#### Text shown
╭──
In a quadrilateral ABCD, `angleA+angleD=90^(@)`. Prove that
`AC^(2)+BD^(2)=AD^(2)+BC^(2)`

Given Quadrilateral ABCD, in which `angleA+angleD=90^(@)`
To prove `AC^(2)+BD^(2)=AD^(2)+BC^(2)`
Construct Produce AB and CD to meet at E.
Also, join AC and BD.
Proof In `DeltaAED, angleA+angleD=90^(@)` [given]
`therefore angleE=180^(@)-(angleA+angleD)=90^(@)`
[`because` sum of angles of a triangle=`180^(@)`]
Then by Pythagoras theroem, `AD^(2)=AE^(2)+DE^(2)`
In `DeltaBEC`, by pythagoras theorem, `BC^(2)=BE^(2)+EF^(2)`
On adding both equations, we get
`AD^(2)+BC^(2)=AE^(2)+DE^(2)+BE^(2)+CE^(2)`..(i)
In `DeltaAEC`, by Pythagoras therom,
`AC^(2)=AE^(2)+CE^(2)`
and in `DeltaBED`, by pythagoras theorem
`BD^(2)=BE^(2)+DE^(2)`
On adding both equation weget
`AC^(2)+BD^(2)=AE^(2)+CE^(2)+BE^(2)+DE^(2)`...(ii)
From Eqs. (i) and (ii),
`AC^(2)+BD^(2)=AD^(2)+BC^(2)` Hence proved
╰──
#### Data excerpt
╭──
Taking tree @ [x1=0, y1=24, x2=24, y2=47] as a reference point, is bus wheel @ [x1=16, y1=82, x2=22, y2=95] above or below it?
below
╰──
Can you rewrite the proof between "In a quadrilateral" and "join AC and BD.", inclusive, swapping "meet" for "intersect"?

#### Solution for this exercise
In a quadrilateral ABCD, `angleA+angleD=90^(@)`. Prove that
`AC^(2)+BD^(2)=AD^(2)+BC^(2)`

Given Quadrilateral ABCD, in which `angleA+angleD=90^(@)`
To prove `AC^(2)+BD^(2)=AD^(2)+BC^(2)`
Construct Produce AB and CD to intersect at E.
Also, join AC and BD.